Live album by Hanson
- Released: December 12, 2007
- Recorded: May 5, 2007
- Genre: Pop
- Label: 3CG Records

Hanson chronology
| The Walk (2007) | Middle of Nowhere Acoustic (2007) | Take the Walk EP (2008) |

= Middle of Nowhere Acoustic =

Middle of Nowhere Acoustic is a live acoustic album and DVD by Hanson. It was recorded on May 5, 2007 to celebrate the 10th anniversary of their debut album Middle of Nowhere. The CD/DVD combo was released on December 12, 2007 via Hanson's official website.

==Track listing==
1. "Intro" – 2:02
2. "MMMBop" – 5:11
3. "Look at You" – 4:15
4. "Weird" – 4:28
5. "Yearbook" – 5:52
6. "Madeline" – 4:31
7. "A Minute Without You" – 4:40
8. "Lucy" – 4:45
9. "Where's the Love?" – 3:51
10. "I Will Come to You" – 6:46
11. "Man from Milwaukee" – 3:42

==Recording event==
The album and DVD were recorded in two sessions on May 5, 2007. Some fans were chosen to sit in on both recording sessions, for continuity purposes in the video. Not all aspects of the recording sessions made it to the CD/DVD – for example, the band performed the songs "Great Divide" (during both sessions) and "Something Going Round" (during the second session) off their 2007 album The Walk, but those songs were never released as a part of the Middle of Nowhere Acoustic collection. Bootleg audio recordings of these performances do exist.

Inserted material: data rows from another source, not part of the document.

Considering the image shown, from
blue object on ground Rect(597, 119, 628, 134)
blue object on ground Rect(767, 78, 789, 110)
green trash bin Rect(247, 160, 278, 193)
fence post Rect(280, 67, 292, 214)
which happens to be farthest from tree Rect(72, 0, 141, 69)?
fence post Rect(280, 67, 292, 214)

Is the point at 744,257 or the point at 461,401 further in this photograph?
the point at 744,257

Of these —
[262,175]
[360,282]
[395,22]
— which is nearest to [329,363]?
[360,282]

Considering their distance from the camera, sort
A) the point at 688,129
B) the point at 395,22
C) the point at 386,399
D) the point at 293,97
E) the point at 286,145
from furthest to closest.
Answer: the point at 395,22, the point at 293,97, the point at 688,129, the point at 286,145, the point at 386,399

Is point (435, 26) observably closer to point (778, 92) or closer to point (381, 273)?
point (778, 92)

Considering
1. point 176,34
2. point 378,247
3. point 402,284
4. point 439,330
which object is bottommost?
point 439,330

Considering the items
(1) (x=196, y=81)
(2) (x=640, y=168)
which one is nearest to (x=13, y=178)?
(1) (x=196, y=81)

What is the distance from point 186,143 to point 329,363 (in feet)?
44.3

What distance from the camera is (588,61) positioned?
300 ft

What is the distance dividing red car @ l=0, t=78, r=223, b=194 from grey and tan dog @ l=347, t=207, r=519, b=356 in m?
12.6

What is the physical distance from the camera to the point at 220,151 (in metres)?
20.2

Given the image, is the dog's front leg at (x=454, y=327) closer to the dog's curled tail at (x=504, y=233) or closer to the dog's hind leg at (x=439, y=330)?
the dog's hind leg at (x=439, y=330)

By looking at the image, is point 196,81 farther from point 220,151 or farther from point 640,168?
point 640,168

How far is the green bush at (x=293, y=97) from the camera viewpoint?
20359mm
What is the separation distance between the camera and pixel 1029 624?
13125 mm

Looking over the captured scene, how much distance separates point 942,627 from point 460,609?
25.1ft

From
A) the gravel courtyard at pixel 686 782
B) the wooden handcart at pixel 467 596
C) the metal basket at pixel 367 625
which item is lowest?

After each recording session, the band took group photos with fans, and then merchandise tables were opened where fans could buy limited-edition anniversary T-shirts as well as regular Hanson merchandise, to include shirts, posters, keychains, and more. The shirts were black, with an orange and yellow design reminiscent of the design and color scheme from the Middle of Nowhere album.

==Middle of Nowhere omissions==
The Middle of Nowhere tracks "Thinking Of You," "Speechless," and "With You In Your Dreams" were not performed.